Extrait du document:
- - -

Joal, envoyée spéciale
Le lendemain de ma rencontre avec des femmes qui tentent de vivre de la pêche (lire l’épisode précédent, « À Mbour, celles qui restent »), je suis à Joal, sur un autre site de transformation de poisson. Celui-ci est immense comparé à Mballing, 56 hectares, des tables et des tables à perte de vue. Ce sont en tout 277 femmes qui ont une « place » sur le site, c’est-à-dire qui disposent de tables et de fours, et qui emploient d’autres personnes à leur tour. Pour trouver la petite paillotte de Seynabou Dieng, présidente du site, il faut demander son chemin à plusieurs reprises, s’arrêter à côté d’entrepôts construits avec de la tôle de bidons d’essence aplatis, appeler et rappeler, puis attendre un jeune homme qui vient à notre rencontre avec une moto Jakarta, du nom de ces petits deux-roues chinois pas chers qui inondent les rues des villes sénégalaises. Nous suivons la Jakarta en slalomant au milieu de tas de déchets, de tables de séchage, de quelques constructions en brique, pour arriver à la cabane de Seynabou, murs en paille et toit en tôle, des bancs fabriqués avec des briques et des flancs de vieilles pirogues. On nous installe un tapis sur un des bancs, nous sommes les invités et ici, les invités, c’est sacré. À côté, deux jeunes garçons déversent des bassines de poissons sur la grille du four. Vingt-cinq personnes travaillent sous les ordres de Seynabou, petites mains de la chaîne de transformation payées à la tâche, du décorticage à l’écaillage (1 000-2 000 CFA par jour, entre 1,5 et 3 euros), en passant par l’alimentation des fours (4 000 CFA par jour, un peu plus de 6 euros). Le ciel est voilé et poussiéreux ce matin, et le gris de la fumée semble se dissoudre dans le gris de l’horizon.
« Vous connaissez des personnes qui sont parties ?, je demande.

- - -

Données fournies:
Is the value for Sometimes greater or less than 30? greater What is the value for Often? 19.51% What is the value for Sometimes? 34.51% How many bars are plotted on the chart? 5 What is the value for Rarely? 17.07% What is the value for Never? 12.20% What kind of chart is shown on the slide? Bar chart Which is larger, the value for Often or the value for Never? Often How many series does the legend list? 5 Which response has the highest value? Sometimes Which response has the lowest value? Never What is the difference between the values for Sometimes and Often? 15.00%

- - -

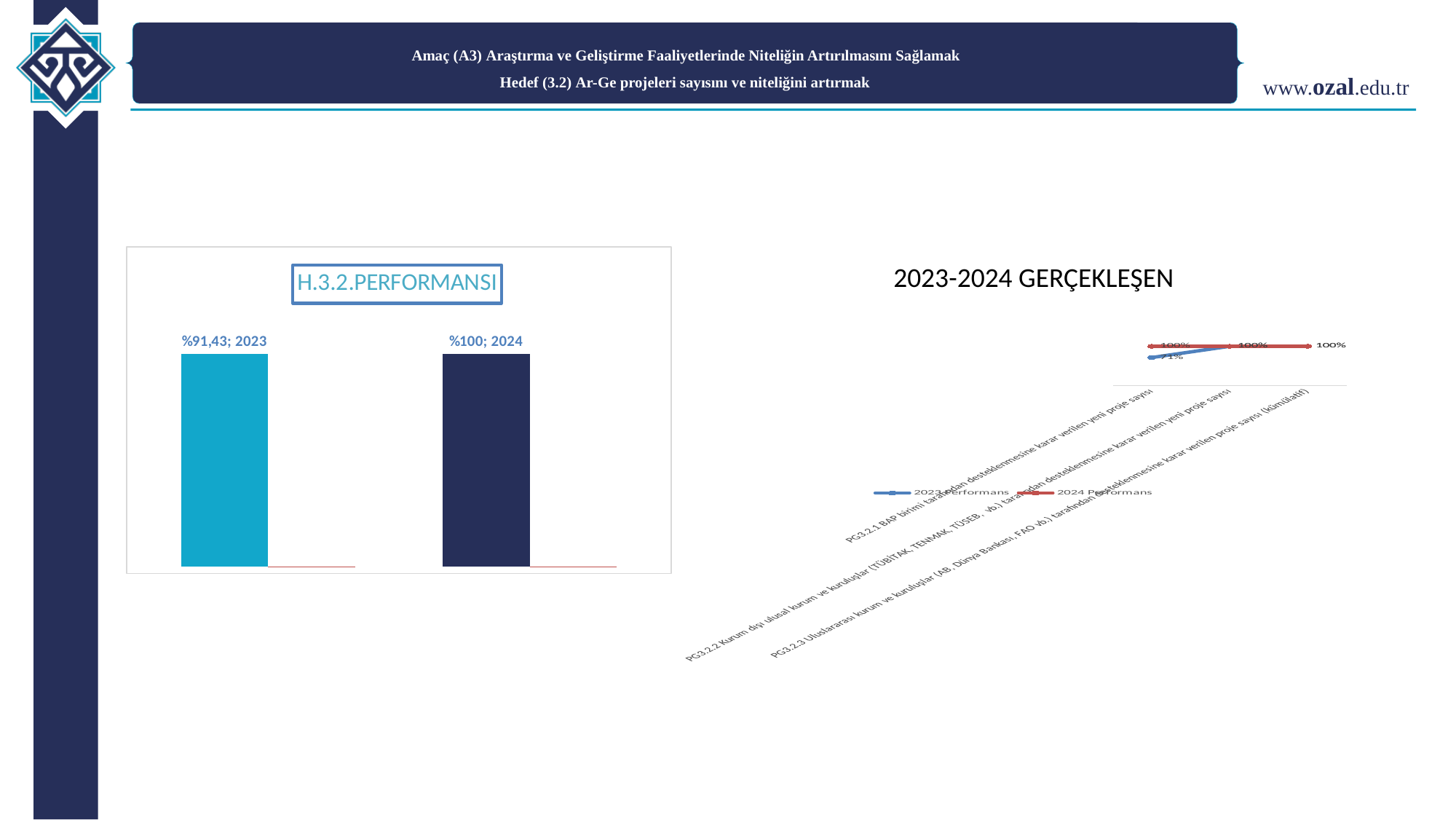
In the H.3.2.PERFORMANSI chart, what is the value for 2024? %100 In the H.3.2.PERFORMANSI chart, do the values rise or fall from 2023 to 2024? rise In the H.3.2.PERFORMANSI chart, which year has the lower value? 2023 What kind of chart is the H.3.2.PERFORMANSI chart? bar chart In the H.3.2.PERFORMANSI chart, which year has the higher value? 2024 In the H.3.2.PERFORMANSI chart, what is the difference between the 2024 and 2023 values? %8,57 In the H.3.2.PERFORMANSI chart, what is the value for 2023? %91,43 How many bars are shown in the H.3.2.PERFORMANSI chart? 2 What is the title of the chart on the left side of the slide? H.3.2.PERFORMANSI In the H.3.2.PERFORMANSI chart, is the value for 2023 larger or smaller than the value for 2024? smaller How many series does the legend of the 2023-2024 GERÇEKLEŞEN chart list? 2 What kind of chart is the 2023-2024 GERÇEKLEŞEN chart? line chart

- - -

Consignes:
(a) Dans le reportage sur Joal, combien de femmes disposent d’une « place » sur le site de transformation de poisson ?
(b) Traduisez en anglais la phrase suivante du reportage sur Joal : « On nous installe un tapis sur un des bancs, nous sommes les invités et ici, les invités, c’est sacré. »
(c) Poursuivez le reportage sur le site de transformation de poisson de Joal à la suite de la question « Vous connaissez des personnes qui sont parties ? ».

Réponses par numéro:
(a) 277 femmes.

(b) They lay a rug on one of the benches for us; we are the guests, and here, guests are sacred.

(c)
Est-ce que je connais ?, s’exclame Seynabou, et son regard s’assombrit. Bien sûr que je connais ! Mon fils est parti… Il a 32 ans. Regarde, il m’a envoyé une vidéo sur WhatsApp ce matin. »
Un jeune homme à casquette sourit sur la vidéo, à côté d’une jeune femme blanche qui agite la main, s’adressant au jeune homme « ¿ Como se llama tu madre ? », puis à la caméra : « ¡ Hola Zeyna, hola ! » Seynabou passe la vidéo en boucle et tend le téléphone en riant à son amie Awa Ndiaye, assise à côté d’elle : « Ndeysaan, regarde-le mon fils, avec cette toubab ! » Puis elle se tourne vers moi. « Il a réussi à quitter les Canaries récemment, il travaille dans les champs en Espagne depuis deux jours. La toubab, là, c’est sa collègue. »
« Il t’avait dit qu’il voulait partir ?
Non ! Rien du tout ! Il a vendu la pirogue et le moteur, il a continué à donner la dépense à la maison pendant quelques jours, et puis il a disparu.
C’est comme ça, dit Awa. Ils cachent leurs secrets dans leur cœur pour partir. »
C’était le 4 octobre. Seynabou est restée seize jours sans nouvelles.
« C’était beaucoup, beaucoup de stress, dit-elle en secouant la tête.
Tout le monde pleurait dans sa maison, se souvient Awa. Seynabou. Les femmes de son autre fils, tout le monde pleurait. »
Au bout de seize jours, le téléphone a sonné. Djibril était arrivé deux jours avant.
« Tu n’étais pas fâchée ?, je demande à Seynabou.
Bien sûr que j’étais fâchée. Mais je ne pouvais pas le lui dire. Il y a des choses qui passent entre une mère et son enfant sans qu’on ait besoin de les dire. Et puis si je le lui dis, ça ne va pas l’aider, ça va juste le troubler, le faire douter. Ce ne serait pas bien pour lui.
Pendant la traversée, vingt personnes sont décédées dans la pirogue, précise Awa. C’est pour ça que Djibril n’a pas pu appeler tout de suite à son arrivée. Il était choqué. »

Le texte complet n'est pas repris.